Rockhampton Brahman Week Sale scholarship winners from the Kimberley

CJ Evans of Napier Downs and Lauren Elmes of Sophie Downs won a scholarship to attend the RBWS at Gracemere.

CJ Evans of Napier Downs and Lauren Elmes of Sophie Downs won a scholarship to attend the RBWS at Gracemere.


Western Australia young ringers were showed the ropes at the Rockhampton Brahman Week Sale.


TWO young ringers from the remote Kimberley region of Western Australia have spent an enlightening 10 days in Queensland learning about the beef industry and attending the Rockhampton Brahman Week Sale.

Lauren Elmes of Sophie Downs and CJ Evans of Napier Downs won a coveted Kimberley Brahman Week scholarship to undertake the once in a lifetime trip.

The scholarship was instigated by the Pastoralist and Graziers Association Kimberley division, the Fitzroy Crossing Bull Sale committee and Meat and Livestock Australia, to give young beef industry leaders a chance to travel to Queensland to take part in the sale.

The duo spent 10 days immersed in the industry, first spending time with Michael Flynn, Valera Vale, near Beaudesert.

They went on a tour of the University of Queensland’s genome research facility, before heading to JBS Dinmore, where they saw cattle being processed.

They visited Len Gibbs and family, Muan Brahmans, Biggenden, touring their stud, feedlot and processing facility.

Then it was on to visit Jimmy and Johnny Edwards, Barlyne Brahmans at Gayndah, who consign bulls to the Fitzroy Crossing bull sale.

The trip culminated with a visit to the largest bull sale in the southern hemisphere, the 2018 Rockhampton Brahman Week Sale.

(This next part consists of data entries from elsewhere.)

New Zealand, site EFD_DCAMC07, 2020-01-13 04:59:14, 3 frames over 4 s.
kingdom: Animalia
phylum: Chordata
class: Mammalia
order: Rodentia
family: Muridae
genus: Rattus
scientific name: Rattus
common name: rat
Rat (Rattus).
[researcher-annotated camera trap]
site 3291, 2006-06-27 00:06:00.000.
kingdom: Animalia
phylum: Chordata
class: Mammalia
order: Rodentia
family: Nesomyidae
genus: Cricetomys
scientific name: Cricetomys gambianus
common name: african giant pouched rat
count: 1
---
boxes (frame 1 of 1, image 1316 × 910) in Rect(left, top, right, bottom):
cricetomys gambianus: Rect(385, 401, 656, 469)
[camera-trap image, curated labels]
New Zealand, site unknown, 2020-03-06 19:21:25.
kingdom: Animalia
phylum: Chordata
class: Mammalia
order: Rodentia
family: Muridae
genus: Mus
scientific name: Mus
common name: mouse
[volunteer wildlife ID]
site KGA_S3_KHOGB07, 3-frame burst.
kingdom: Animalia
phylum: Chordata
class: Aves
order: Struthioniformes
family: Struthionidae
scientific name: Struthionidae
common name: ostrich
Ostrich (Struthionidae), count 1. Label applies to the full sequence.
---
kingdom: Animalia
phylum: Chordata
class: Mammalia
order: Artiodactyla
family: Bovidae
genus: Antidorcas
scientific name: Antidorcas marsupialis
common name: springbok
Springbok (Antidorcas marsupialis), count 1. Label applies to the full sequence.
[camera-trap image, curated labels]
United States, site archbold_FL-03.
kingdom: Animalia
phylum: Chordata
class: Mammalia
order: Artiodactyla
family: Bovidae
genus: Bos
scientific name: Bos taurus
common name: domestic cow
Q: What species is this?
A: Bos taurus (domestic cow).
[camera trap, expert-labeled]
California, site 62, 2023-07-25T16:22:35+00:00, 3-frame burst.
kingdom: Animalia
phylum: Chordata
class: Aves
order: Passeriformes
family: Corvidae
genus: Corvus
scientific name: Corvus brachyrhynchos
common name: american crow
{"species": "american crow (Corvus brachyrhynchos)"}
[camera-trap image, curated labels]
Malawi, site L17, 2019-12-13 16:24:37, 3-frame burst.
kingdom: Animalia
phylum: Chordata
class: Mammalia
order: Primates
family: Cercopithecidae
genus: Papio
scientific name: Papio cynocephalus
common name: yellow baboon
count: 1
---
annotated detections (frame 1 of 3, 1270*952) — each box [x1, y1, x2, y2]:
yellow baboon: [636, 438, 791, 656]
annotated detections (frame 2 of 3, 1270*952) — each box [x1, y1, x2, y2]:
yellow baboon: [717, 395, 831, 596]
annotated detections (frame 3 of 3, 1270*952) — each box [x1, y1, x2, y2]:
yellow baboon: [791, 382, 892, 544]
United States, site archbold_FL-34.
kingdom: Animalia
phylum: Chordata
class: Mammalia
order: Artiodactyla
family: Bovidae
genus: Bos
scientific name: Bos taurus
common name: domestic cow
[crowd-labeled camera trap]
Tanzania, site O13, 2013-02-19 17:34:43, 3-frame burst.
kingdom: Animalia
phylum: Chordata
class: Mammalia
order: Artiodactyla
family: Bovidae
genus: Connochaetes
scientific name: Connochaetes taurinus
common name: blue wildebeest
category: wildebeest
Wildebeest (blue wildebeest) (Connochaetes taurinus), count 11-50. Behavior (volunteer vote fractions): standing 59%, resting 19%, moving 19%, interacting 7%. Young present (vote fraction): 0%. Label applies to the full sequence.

For Lauren, 21, who grew up in Mareeba in Far North Queensland, the trip opened her eyes to a side of the cattle industry she had not witnessed.

“We're on the receiving end and only see them come off the trucks,” Lauren said.

“We don’t get to see them go to sale, or the breeding and the effort that goes into getting them to Fitzroy, so it showed us what really goes on and all of the research that goes into breeding them.”

Lauren said Sophie Downs runs about 10,000 head and their market is predominately the boats.

Lauren said she was impressed to see how the graziers she visited were dealing with the drought.

“It was interesting to see the different improvements everyone’s got going on to keep their herds going, the drought is pretty bad yet these guys are constantly thinking ahead about how they are going to better it,” she said.

Lauren graduated high school in 2015, and initially planned to stay at Sophie Downs for one year. Next year will be her fourth. She plans to go to university in 2020, but said she would retain an interest in the industry.

“All I’d ever known was boat cattle, now I’ve realised that if I wanted to go back there’s also the breeding side,” Lauren said.

“People seem to be doing well, they’ve got hardships like everyone else, but it seems a little more rewarding.”